Hirsi Ali’s power to persuade lies in her dramatic personal story and the public persona she has constructed. She has marketed herself as a expert native informant who has emerged out of the dark heart of radical Islam and into the light of Western civilization. Her tale is an uplifting, comforting one that tells many Westerners what they want to hear about themselves and their perceived enemies. With anti-Muslim attitudes at their peak across Europe and the US, her sweeping critique of Islam as an endemically violent faith has enormous cachet. The only problem is that like her writings on Islam, much of what she has told the public about herself is questionable.
In May 2006, the Dutch television program Zembla thoroughly debunked the dramatic story Hirsi Ali had told to advance her career, concluding that Hirsi Ali had sold the Dutch public “a story full of obscurities.”

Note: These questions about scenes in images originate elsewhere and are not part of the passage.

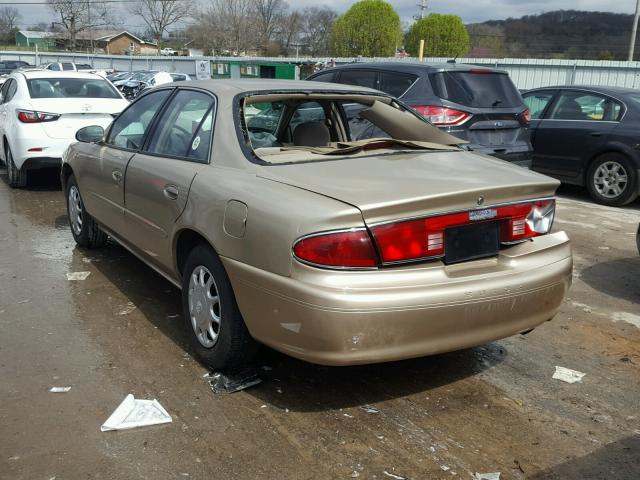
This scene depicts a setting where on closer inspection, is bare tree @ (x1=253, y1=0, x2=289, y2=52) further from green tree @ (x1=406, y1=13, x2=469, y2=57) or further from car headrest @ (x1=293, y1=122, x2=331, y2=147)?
car headrest @ (x1=293, y1=122, x2=331, y2=147)

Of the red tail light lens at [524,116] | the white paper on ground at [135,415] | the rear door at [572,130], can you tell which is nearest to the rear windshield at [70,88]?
the red tail light lens at [524,116]

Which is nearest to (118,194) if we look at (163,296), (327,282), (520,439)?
(163,296)

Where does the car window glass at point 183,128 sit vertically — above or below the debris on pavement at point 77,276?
above

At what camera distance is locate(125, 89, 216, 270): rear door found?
3.77 meters

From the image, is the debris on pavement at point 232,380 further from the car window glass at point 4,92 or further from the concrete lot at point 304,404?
the car window glass at point 4,92

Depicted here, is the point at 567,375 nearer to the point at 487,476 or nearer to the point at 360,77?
the point at 487,476

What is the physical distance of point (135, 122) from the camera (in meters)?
4.84

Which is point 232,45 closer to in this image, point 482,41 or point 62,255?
point 482,41

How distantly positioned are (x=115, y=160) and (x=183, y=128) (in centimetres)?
90

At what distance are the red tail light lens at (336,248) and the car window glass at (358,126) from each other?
2.00 metres

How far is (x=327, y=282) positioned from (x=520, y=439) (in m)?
1.21

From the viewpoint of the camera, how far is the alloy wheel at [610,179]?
27.8ft

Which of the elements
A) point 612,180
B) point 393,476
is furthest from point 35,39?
point 393,476

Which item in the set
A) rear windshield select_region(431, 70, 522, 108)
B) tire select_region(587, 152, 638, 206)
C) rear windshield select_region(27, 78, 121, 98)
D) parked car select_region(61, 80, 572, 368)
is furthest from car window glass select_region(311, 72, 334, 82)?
parked car select_region(61, 80, 572, 368)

Born Ayaan Hirsi Magam, she migrated to the Netherlands in 1992, changed her name to Hirsi Ali, and lied to Dutch authorities about her past. Contrary to the story she told the government, she arrived in the Netherlands not from war-torn Somalia, but from Kenya, where she lived in a secure environment and under the protection of the United Nations, which funded her education at a well-regarded Muslim girls’ school. Though she told immigration authorities and the Dutch public she had fled from civil war in Somalia, she left that country before its war broke out. Indeed, she did not live through a war there or anywhere else. Thanks to her fabrications, Hirsi Ali received political asylum in just five weeks.